How to Summarize a Dataset in R
If you need a quick overview of your dataset, you can, of course, always use the R command str() and look at the structure. But this tells you something only about the classes of your variables and the number of observations. Also, the function head() gives you, at best, an idea of the way the data is stored in the dataset.
How to get the output
To get a better idea of the distribution of your variables in the dataset, you can use the summary() function like this:
> summary(cars) mpg cyl am gear Min. :10.40 Min. :4.000 auto :13 3:15 1st Qu.:15.43 1st Qu.:4.000 manual:19 4:12 Median :19.20 Median :6.000 5: 5 Mean :20.09 Mean :6.188 3rd Qu.:22.80 3rd Qu.:8.000 Max. :33.90 Max. :8.000
The summary() function works best if you just use R interactively at the command line for scanning your dataset quickly. You shouldn’t try to use it within a custom function you wrote yourself.
The output of the summary() function shows you for every variable a set of descriptive statistics, depending on the type of the variable:
Numerical variables: summary() gives you the range, quartiles, median, and mean.
Factor variables: summary() gives you a table with frequencies.
Numerical and factor variables: summary() gives you the number of missing values, if there are any.

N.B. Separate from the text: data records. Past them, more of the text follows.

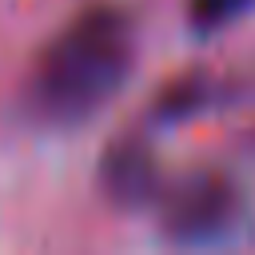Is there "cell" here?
Masks as SVG:
<instances>
[{
    "mask_svg": "<svg viewBox=\"0 0 255 255\" xmlns=\"http://www.w3.org/2000/svg\"><path fill=\"white\" fill-rule=\"evenodd\" d=\"M211 100H215V84L203 72H183L171 84H163V92L155 96L151 120L155 124H183L187 116H199Z\"/></svg>",
    "mask_w": 255,
    "mask_h": 255,
    "instance_id": "4",
    "label": "cell"
},
{
    "mask_svg": "<svg viewBox=\"0 0 255 255\" xmlns=\"http://www.w3.org/2000/svg\"><path fill=\"white\" fill-rule=\"evenodd\" d=\"M163 183L159 159L147 147V139L139 135H120L116 143H108L104 159H100V191L104 199H112L116 207L139 211L147 203H155Z\"/></svg>",
    "mask_w": 255,
    "mask_h": 255,
    "instance_id": "3",
    "label": "cell"
},
{
    "mask_svg": "<svg viewBox=\"0 0 255 255\" xmlns=\"http://www.w3.org/2000/svg\"><path fill=\"white\" fill-rule=\"evenodd\" d=\"M255 8V0H187V24L199 36H211L227 24H235L239 16H247Z\"/></svg>",
    "mask_w": 255,
    "mask_h": 255,
    "instance_id": "5",
    "label": "cell"
},
{
    "mask_svg": "<svg viewBox=\"0 0 255 255\" xmlns=\"http://www.w3.org/2000/svg\"><path fill=\"white\" fill-rule=\"evenodd\" d=\"M135 60L131 16L116 4H88L36 56L28 100L40 120L84 124L128 84Z\"/></svg>",
    "mask_w": 255,
    "mask_h": 255,
    "instance_id": "1",
    "label": "cell"
},
{
    "mask_svg": "<svg viewBox=\"0 0 255 255\" xmlns=\"http://www.w3.org/2000/svg\"><path fill=\"white\" fill-rule=\"evenodd\" d=\"M159 227L179 247H219L247 231L251 207L243 187L223 167H195L159 183Z\"/></svg>",
    "mask_w": 255,
    "mask_h": 255,
    "instance_id": "2",
    "label": "cell"
}]
</instances>
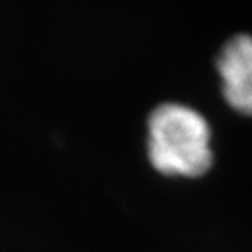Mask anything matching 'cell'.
<instances>
[{
    "instance_id": "obj_2",
    "label": "cell",
    "mask_w": 252,
    "mask_h": 252,
    "mask_svg": "<svg viewBox=\"0 0 252 252\" xmlns=\"http://www.w3.org/2000/svg\"><path fill=\"white\" fill-rule=\"evenodd\" d=\"M217 70L224 101L239 114L252 116V34L239 33L224 42Z\"/></svg>"
},
{
    "instance_id": "obj_1",
    "label": "cell",
    "mask_w": 252,
    "mask_h": 252,
    "mask_svg": "<svg viewBox=\"0 0 252 252\" xmlns=\"http://www.w3.org/2000/svg\"><path fill=\"white\" fill-rule=\"evenodd\" d=\"M147 153L159 174L200 178L213 164L210 124L190 106L161 103L148 116Z\"/></svg>"
}]
</instances>
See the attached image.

Character variables: summary() doesn’t give you any information at all apart from the length and the class (which is ‘character’).
How to fix a problem
Did you see the weird values for the variable cyl? A quick look at the summary can tell you there’s something fishy going on, as, for example, the minimum and the first quartile have exactly the same value. In fact, the variable cyl has only three values and would be better off as a factor. So, let’s put that variable out of its misery:
> cars$cyl <- as.factor(cars$cyl)